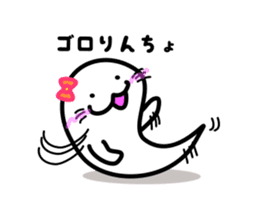 kotama-chan is girlfriend of otama-chan sticker #7942457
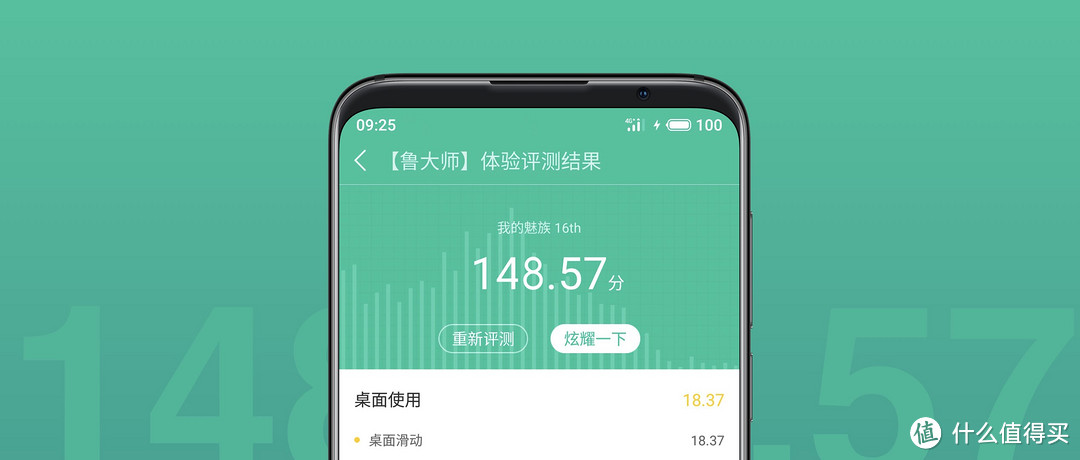 拒绝刘海STAY TRUE！魅族16发布会直播记实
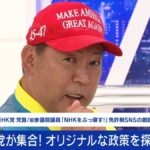 レス2番のリンク先のサムネイル画像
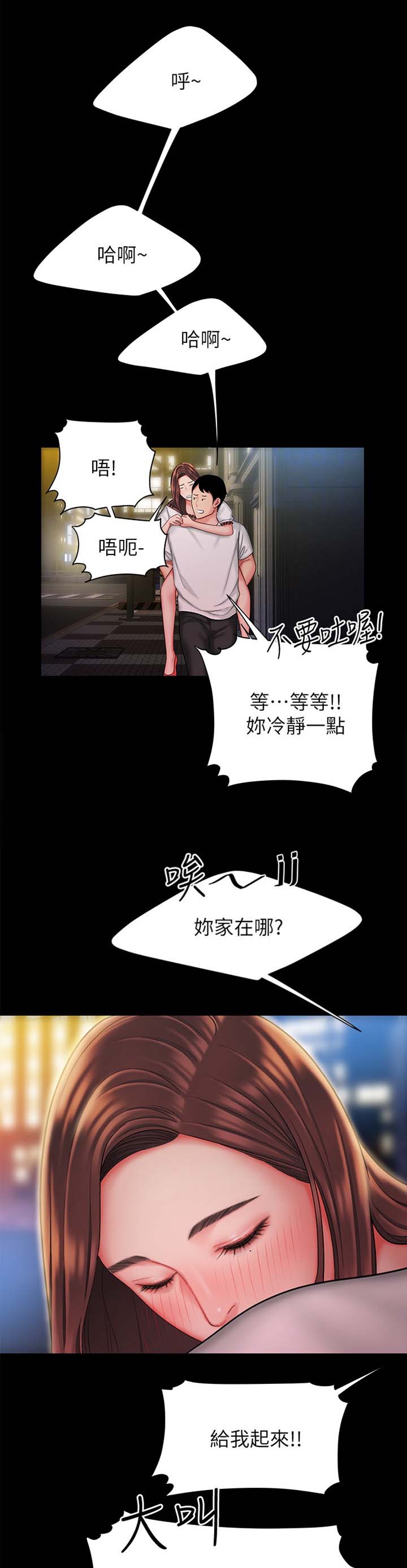 超级外卖员1-100集视频漫画,第50话1图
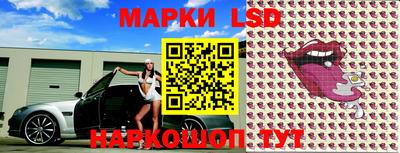 сатива Севастополь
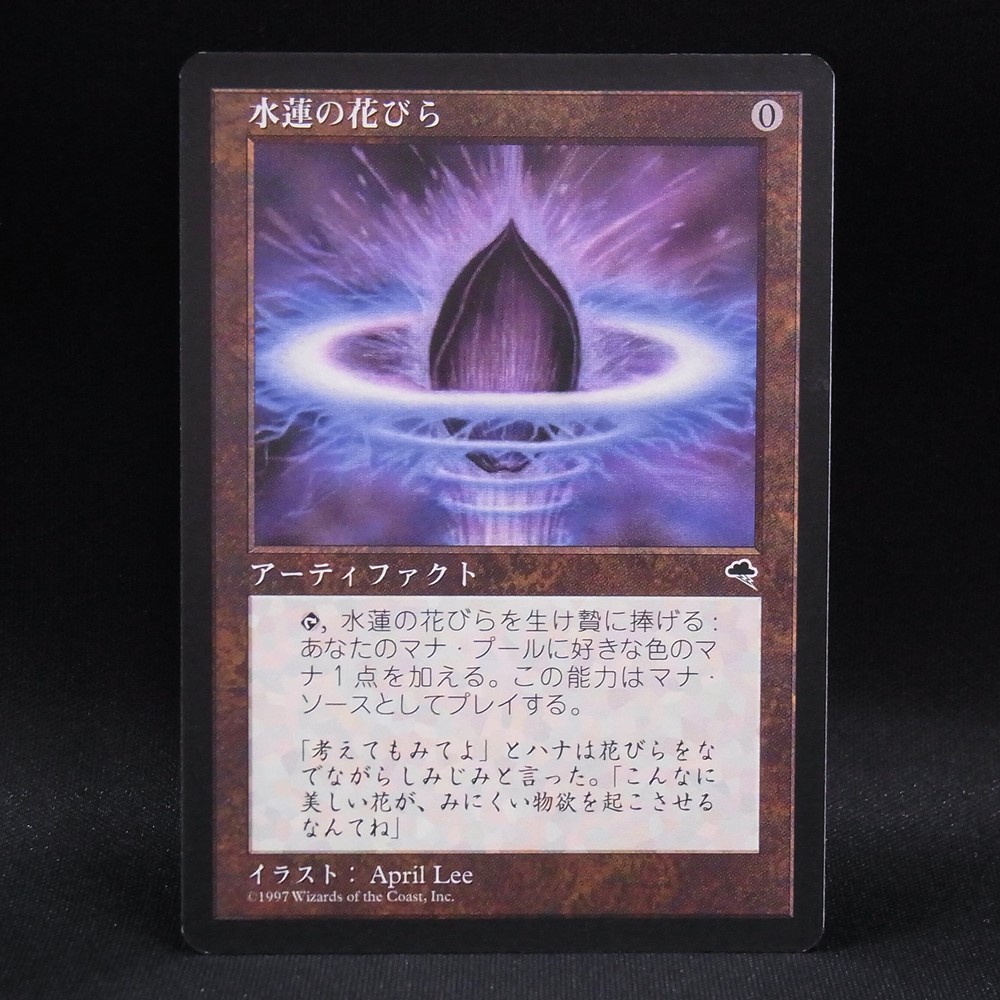◆【中古MTG】マジックザギャザリング│水蓮の花びら【TMP/JP】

Work to complete
Give the records above as a numbered list, leaving out any blank lines and the pictures.

Answer area
1.  kotama-chan is girlfriend of otama-chan sticker #7942457
2.  拒绝刘海STAY TRUE！魅族16发布会直播记实
3.  レス2番のリンク先のサムネイル画像
4.  超级外卖员1-100集视频漫画,第50话1图
5.  сатива Севастополь
6. ◆【中古MTG】マジックザギャザリング│水蓮の花びら【TMP/JP】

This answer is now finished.